There are millions of new blogs every year and millions of blogs disappearing. Many times I link to smaller blogs because they have something interesting to say only to see them disappear from view and I'm left with link-rot. I understand some things just cannot be saved. But certainly Flickr, Facebook, Google, et al, have the resources to keep things on servers for at least a few decades.

One of my readers mentioned the Wayback Machine but as useful as that is, the archives don't kick in until the webpage is at least 6 months old. Unfortunately, according to them, the average lifespan of a web page is 44 -75 days so the majority of content never makes it to the Internet Archive.

Hey, you don't want that article you wrote to be saved forever? Don't write it. One of the beauties of carving "I love Janet" on a tree is persistence. You can come back 50 years later and be reminded of a time in your life when you were a young man in love.

Unless some bastard cut down the tree for no good reason.






Notes


(1):

Fox News, 17 Feb 2009,Facebook Membership May Be Forever

The Consumerist blog 2 noticed Sunday that the social-networking giant had quietly made a change to its user Terms of Service (TOS) on Feb. 4.

Facebook now declares that it has a perpetual license to use anything you post to your own Facebook page — even if you terminate your account.

Facebook founder and CEO Mark Zuckerberg defended the change 3 as necessary in a blog posting Monday afternoon.

(2):

The Consumerist, Facebook's New Terms Of Service: "We Can Do Anything We Want With Your Content. Forever."

Facebook's terms of service (TOS) used to say that when you closed an account on their network, any rights they claimed to the original content you uploaded would expire. Not anymore.

Now, anything you upload to Facebook can be used by Facebook in any way they deem fit, forever, no matter what you do later.* Want to close your account? Good for you, but Facebook still has the right to do whatever it wants with your old content. They can even sublicense it if they want.

(3):

Facebook Blog, On Facebook, People Own and Control Their Information

Our philosophy is that people own their information and control who they share it with. When a person shares information on Facebook, they first need to grant Facebook a license to use that information so that we can show it to the other people they've asked us to share it with. Without this license, we couldn't help people share that information.
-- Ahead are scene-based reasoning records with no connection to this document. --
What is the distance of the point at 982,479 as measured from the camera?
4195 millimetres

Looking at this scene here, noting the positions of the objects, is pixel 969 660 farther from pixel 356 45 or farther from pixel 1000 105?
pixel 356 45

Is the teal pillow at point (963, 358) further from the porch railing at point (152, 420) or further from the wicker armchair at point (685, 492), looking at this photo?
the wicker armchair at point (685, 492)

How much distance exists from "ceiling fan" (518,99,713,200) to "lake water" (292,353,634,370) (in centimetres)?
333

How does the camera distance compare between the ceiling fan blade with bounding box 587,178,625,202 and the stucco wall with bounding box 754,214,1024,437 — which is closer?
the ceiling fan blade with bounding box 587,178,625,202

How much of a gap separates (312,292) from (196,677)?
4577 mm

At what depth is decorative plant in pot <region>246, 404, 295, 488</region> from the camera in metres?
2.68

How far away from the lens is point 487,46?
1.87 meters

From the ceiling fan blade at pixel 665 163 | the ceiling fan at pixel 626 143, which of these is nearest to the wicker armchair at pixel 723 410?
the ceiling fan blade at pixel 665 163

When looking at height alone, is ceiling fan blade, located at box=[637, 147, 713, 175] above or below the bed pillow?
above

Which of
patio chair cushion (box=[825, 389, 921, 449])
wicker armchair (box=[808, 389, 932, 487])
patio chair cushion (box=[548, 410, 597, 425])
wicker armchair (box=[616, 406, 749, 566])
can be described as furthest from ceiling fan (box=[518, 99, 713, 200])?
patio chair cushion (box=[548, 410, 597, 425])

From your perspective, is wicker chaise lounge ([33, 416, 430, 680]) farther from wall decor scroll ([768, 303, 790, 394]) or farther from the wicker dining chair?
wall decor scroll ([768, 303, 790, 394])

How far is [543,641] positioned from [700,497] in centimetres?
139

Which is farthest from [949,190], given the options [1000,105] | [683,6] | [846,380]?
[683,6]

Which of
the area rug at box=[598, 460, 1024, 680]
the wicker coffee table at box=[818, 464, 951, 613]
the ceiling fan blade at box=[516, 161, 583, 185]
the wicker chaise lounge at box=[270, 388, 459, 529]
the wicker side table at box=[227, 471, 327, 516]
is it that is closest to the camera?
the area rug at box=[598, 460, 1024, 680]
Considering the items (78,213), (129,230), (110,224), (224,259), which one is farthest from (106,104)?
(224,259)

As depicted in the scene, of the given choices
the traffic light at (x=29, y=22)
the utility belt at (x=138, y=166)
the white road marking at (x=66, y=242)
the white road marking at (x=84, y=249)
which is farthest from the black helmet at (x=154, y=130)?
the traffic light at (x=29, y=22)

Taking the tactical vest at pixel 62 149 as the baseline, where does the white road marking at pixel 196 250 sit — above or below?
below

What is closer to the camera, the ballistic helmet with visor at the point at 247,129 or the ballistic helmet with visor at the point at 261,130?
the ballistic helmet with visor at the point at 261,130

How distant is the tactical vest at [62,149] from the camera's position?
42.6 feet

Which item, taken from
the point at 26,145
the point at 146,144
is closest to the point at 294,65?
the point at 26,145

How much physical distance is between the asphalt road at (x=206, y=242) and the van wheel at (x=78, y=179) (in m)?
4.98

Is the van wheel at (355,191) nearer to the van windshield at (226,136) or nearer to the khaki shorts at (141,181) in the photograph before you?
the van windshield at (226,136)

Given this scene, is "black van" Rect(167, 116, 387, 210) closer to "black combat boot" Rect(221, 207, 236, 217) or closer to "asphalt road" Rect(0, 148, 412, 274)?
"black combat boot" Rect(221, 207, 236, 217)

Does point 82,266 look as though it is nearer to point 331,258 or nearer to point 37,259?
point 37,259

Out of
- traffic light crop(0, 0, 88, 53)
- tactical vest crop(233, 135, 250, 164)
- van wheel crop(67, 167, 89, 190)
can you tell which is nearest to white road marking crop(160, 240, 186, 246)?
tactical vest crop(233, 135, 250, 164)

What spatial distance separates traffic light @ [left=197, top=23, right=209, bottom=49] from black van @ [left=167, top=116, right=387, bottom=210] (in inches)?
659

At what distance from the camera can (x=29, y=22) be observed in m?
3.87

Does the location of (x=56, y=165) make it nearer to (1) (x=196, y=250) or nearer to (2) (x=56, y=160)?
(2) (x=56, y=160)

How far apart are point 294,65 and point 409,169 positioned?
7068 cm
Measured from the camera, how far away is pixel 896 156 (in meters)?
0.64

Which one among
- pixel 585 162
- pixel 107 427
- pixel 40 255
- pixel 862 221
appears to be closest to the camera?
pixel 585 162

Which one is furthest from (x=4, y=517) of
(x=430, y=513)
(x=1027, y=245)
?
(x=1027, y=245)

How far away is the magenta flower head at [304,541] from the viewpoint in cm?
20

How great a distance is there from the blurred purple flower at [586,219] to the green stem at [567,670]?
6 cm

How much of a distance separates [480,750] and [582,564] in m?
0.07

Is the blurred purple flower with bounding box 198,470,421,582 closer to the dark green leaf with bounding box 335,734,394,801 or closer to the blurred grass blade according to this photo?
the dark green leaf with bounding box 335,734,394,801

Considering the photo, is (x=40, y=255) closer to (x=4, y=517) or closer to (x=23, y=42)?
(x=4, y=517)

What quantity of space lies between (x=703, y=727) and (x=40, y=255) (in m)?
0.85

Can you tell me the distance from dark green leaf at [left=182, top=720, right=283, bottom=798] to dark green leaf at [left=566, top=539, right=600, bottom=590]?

One of the questions about our new terms of use is whether Facebook can use this information forever. When a person shares something like a message with a friend, two copies of that information are created—one in the person's sent messages box and the other in their friend's inbox. Even if the person deactivates their account, their friend still has a copy of that message. We think this is the right way for Facebook to work, and it is consistent with how other services like email work. One of the reasons we updated our terms was to make this more clear.
...
People want full ownership and control of their information so they can turn off access to it at any time. At the same time, people also want to be able to bring the information others have shared with them—like email addresses, phone numbers, photos and so on—to other services and grant those services access to those people's information. These two positions are at odds with each other. There is no system today that enables me to share my email address with you and then simultaneously lets me control who you share it with and also lets you control what services you share it with.